Disable memory-saving codepaths for optimal performance. Setting RECONSTRUCT_COMMITMENTS=false (or any of the other variables) for example changes nothing except the prover just saves data in-memory instead of recalculating it, which is less work but uses more memory. Setting SHARD_BATCH_SIZE=0 disables checkpointing completely, so the proof needs to fit in working RAM since the prover will not flush intermediate artifacts to disk. These options are just “free” performance as long as the proof is not too large for the given prover (which is the case here). Here both options are using the same variables.

The latter is the same between both [A]/[B] layouts (i.e. they both disable the same checkpointing settings, making it faster at the cost of memory). The difference is in the sizes (and thus the amount) of shards, which changes how much parallelism is achievable in the proof. Generally, the more shards the more parallelism can help at a higher verifier cost. This is because committing to Merkle trees involves a lot of hashing which is very linear work (you can’t calculate a single hash using multiple threads, but you can calculate multiple hashes in multiple threads). Lowering shard size/increasing shard count means that more shards can be worked on in parallel, as a trade-off.
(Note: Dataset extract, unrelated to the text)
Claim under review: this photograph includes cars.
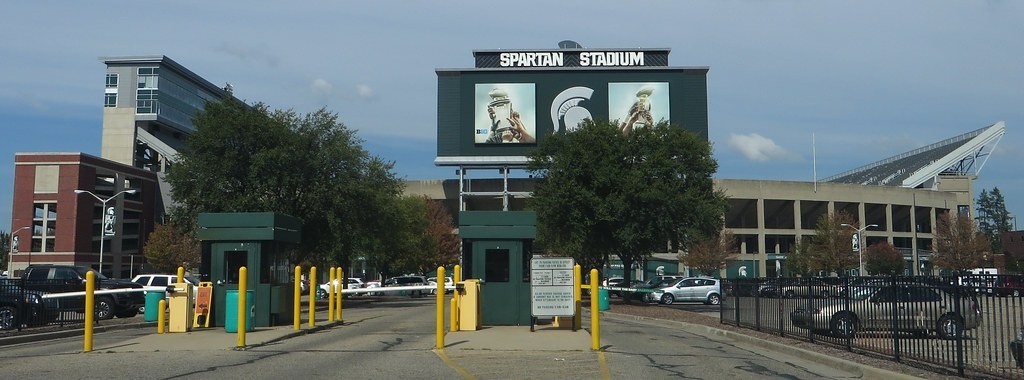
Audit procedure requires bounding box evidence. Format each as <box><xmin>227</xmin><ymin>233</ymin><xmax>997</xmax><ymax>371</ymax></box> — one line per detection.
<box><xmin>0</xmin><ymin>276</ymin><xmax>59</xmax><ymax>329</ymax></box>
<box><xmin>789</xmin><ymin>281</ymin><xmax>981</xmax><ymax>339</ymax></box>
<box><xmin>749</xmin><ymin>275</ymin><xmax>877</xmax><ymax>298</ymax></box>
This means even though [A] could have slightly lower prover costs, it does so at the expense of verifier costs (this is more pronounced in “recursive verifiers”, but is generally true).

Security Level

These benchmarks used standard FRI parameters targeting a conjectured security level of 116-bits for Lurk, Sphinx, and SP1 — and the default values for Risc0. The only outlier that does not use FRI is Jolt, which relies on the discrete logarithm problem for elliptic curves for its security arguments.

Specs

AWS r7iz.metal-32xl instance
Intel(R) Xeon(R) CPU @ 3.9GHz
128 vCPUs
1024GB DDR5 RAM

Full specs

NOTE: The r7iz.metal-32xl has the best CPU-only performance we’ve found in a commodity cloud machine for Sphinx and SP1. This is primarily due to the high vCPU and memory count, coupled with the Sapphire Rapids CPU architecture for recent AVX512 support.

Notes

The benchmark files can be found at https://github.com/argumentcomputer/zkvm-benchmarks

Update on Risc0 cycle counts (September 5, 2024): Previously we reported the Risc0 cycle count as the reported “total cycles” count, which actually includes, among other things, padding to the nearest power of 2. This was an oversight on our part since the padding should not have been considered. We have changed the values to the “user cycles” count, which does not include any padding or overhead from continuations, and should be a closer comparison with the Sphinx/SP1 RISC-V cycle counts.